[Reading text]
....

There would be risks as well as opportunities for Mr Clegg's party. Some Lib Dem ministers fear their party would get no credit at all for clearing Labour's deficit if the Tories were seen as governing alone for a long period before the next election.
More immediately, Mr Osborne is not short of advice from his own side or the Lib Dems as he draws up his Budget. He has two long shopping lists to try to accommodate instead of one and it will be difficult to keep everyone happy. Although borrowing may come in slightly lower than expected last November, the Chancellor will have little scope for giveaways.
While wanting to beef up what has been a rather feeble growth strategy to date, he will also want to stick firm to his deficit-reduction plan. Despite the evidence that the cuts are stalling growth, as Labour has warned all along, the Lib Dems are not challenging them. They are in for a penny, in for a pound, and changing course on the cuts really would spell the end of the Coalition.
The partners may be having more rows and the marriage has entered a more turbulent phase, but it is not over yet. They still need each other – for now.
Osborne's budget: Where the war is being fought
Tax cuts for individuals
The Liberal Democrats want the Chancellor to go "further and faster" towards raising the personal tax allowance to £10,000. With little money at his disposal, the £8bn cost means it won't happen in one go. It will rise to £8,105 in April and he may announce a slightly higher-than-expected figure for April next year.

....

[Exercise data]
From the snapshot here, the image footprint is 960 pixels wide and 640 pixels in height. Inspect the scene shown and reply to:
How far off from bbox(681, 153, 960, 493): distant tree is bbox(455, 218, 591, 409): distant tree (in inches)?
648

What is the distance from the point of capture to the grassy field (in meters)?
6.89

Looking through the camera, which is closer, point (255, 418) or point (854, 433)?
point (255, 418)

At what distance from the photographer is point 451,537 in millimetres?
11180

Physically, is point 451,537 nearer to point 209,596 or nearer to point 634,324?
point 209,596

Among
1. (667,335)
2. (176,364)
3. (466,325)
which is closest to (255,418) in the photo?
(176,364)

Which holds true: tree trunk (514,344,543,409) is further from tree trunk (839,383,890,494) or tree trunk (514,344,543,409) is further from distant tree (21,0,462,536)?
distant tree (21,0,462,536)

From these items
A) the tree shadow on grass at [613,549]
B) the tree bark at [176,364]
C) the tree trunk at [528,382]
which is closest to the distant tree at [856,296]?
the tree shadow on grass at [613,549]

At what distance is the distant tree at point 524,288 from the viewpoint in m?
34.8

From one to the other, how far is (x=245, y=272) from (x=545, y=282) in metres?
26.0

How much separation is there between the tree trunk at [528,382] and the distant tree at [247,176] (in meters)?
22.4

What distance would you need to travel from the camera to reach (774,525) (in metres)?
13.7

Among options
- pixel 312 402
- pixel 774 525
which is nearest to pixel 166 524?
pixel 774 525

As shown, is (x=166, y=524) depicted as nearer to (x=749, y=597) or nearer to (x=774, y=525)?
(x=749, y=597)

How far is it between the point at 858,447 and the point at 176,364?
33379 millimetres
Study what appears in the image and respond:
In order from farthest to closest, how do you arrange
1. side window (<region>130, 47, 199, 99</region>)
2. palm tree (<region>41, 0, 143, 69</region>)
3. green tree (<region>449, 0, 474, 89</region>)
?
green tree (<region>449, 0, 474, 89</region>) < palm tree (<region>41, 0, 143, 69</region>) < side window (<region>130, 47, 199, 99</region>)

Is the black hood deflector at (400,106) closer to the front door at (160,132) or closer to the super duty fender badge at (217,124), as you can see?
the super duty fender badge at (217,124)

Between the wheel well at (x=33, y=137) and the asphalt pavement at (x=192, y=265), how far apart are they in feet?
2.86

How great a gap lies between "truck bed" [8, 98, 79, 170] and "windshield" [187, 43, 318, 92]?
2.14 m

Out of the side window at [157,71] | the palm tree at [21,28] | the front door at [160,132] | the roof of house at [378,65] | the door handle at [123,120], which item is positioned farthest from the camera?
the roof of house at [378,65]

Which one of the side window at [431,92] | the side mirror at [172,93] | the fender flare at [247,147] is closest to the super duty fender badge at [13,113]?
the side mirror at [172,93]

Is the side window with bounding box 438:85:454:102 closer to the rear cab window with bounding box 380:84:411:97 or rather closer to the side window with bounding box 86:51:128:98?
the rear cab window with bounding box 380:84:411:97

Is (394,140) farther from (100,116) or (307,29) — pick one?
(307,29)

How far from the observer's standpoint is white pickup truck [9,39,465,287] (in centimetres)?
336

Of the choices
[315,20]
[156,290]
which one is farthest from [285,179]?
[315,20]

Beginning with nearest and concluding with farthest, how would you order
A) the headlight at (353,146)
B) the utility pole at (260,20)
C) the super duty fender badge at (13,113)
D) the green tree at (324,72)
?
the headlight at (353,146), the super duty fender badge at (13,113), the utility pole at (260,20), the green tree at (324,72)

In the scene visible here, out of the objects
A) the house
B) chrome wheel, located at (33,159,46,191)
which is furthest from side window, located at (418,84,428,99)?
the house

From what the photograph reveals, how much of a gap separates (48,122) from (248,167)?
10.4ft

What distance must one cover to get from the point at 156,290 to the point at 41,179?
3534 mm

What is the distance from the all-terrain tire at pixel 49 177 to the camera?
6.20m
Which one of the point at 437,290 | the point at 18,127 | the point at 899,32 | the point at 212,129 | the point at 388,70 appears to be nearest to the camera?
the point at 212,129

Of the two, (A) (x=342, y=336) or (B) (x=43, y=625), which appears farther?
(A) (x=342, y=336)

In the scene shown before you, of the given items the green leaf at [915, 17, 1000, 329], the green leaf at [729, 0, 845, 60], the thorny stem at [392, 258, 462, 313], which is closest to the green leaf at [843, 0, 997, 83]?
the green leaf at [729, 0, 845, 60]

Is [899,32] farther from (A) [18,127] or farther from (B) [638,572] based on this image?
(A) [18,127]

....

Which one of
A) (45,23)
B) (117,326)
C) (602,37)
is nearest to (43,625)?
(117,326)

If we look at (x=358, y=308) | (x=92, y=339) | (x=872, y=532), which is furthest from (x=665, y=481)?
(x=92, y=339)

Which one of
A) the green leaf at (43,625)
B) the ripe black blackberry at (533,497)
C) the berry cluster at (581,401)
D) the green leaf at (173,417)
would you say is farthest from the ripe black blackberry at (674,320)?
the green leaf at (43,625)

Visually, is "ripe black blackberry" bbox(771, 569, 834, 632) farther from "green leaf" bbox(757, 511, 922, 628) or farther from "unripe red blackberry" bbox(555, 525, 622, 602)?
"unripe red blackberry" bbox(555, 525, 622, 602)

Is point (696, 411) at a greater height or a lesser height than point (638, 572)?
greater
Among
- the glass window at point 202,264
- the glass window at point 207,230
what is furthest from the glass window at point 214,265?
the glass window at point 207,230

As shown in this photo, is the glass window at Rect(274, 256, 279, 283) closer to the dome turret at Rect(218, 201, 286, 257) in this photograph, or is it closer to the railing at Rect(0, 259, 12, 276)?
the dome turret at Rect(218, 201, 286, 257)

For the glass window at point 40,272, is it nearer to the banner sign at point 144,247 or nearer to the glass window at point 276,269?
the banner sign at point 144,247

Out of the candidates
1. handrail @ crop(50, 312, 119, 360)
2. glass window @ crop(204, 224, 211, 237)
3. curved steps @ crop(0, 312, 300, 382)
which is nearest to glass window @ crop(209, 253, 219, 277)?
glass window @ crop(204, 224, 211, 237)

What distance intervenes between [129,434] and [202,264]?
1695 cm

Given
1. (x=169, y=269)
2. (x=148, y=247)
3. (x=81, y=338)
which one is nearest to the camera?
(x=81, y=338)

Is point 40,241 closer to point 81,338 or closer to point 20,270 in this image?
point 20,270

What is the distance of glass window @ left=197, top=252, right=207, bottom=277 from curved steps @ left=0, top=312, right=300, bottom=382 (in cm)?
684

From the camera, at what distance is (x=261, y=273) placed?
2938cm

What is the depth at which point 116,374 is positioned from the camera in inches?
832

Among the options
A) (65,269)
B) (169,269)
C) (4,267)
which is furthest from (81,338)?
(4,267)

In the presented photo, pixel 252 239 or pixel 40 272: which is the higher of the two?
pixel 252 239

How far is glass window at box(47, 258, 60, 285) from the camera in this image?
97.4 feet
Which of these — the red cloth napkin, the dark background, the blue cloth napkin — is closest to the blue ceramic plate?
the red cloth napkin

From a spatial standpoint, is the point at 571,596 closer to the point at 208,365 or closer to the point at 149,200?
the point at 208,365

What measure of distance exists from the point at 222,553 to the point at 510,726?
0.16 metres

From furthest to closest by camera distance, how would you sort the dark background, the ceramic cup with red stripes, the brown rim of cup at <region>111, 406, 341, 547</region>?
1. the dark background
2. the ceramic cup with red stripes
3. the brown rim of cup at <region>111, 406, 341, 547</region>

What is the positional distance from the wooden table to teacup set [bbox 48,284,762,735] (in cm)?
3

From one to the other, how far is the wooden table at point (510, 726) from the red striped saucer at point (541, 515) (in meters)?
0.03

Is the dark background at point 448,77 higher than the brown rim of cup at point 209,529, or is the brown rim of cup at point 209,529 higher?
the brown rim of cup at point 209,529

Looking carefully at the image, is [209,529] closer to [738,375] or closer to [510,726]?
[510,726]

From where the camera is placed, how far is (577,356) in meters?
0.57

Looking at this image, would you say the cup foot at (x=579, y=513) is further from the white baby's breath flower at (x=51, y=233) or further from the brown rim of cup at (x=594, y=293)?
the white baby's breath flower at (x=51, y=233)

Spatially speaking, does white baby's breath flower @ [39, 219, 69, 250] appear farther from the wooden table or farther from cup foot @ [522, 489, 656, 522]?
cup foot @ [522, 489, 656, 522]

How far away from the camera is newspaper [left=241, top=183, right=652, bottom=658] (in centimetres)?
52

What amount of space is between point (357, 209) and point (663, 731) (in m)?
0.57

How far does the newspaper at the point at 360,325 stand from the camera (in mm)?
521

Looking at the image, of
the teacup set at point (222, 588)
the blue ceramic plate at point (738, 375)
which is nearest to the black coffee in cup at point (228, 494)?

....

Carry on the article about Mr Osborne's Budget and the Coalition, starting after its last sentence.

Likelihood: 4 (out of 5)
The Lib Dems have revived their demand for a mansion tax on homes worth more than £2m to raise £1.7bn. The Tories are not keen but there could be a trade-off under which the Lib Dems agree to the eventual abolition of the 50p top tax rate on incomes over £150,000. More likely is a crackdown to stop people with expensive homes avoiding stamp duty.
Boosts to business lending
Any meaningful recovery will require companies to be able to borrow more than the banks are currently prepared to lend them. The Chancellor announced plans for a "credit-easing" scheme last October but the details have been slow to emerge. They should do so on 21 March.
Tax cuts for business
Conservative MPs want strong "pro-growth" measures, with any spare resources devoted to cutting business costs such as national insurance payments. The CBI has proposed a modest £540m package of tax cuts. The Chancellor is already cutting corporation tax and may announce limited sweeteners.
Child benefit rethink
Plans to withdraw child benefit from families with a higher rate taxpayer next January could be a vote-loser, Tories fear. They say it would be unfair on families with one earner just above the £43,000 threshold. A slight change is possible but a significant one would be expensive.
Green taxes cut back
Mr Osborne has already toned down the Government's green rhetoric and many Tory MPs want him to act – for example, by reducing carbon taxes on business. But his room for manoeuvre will be limited by the Lib Dems.
Cutting pensions tax relief
The Lib Dems want to raise £7bn for their tax cuts by halving the 40 per cent tax relief on pension contributions enjoyed by higher rate taxpayers. This is seen as "toxic" by many Tories. But the Chancellor might opt for more limited reform – such as cutting the £50,000 maximum annual contribution.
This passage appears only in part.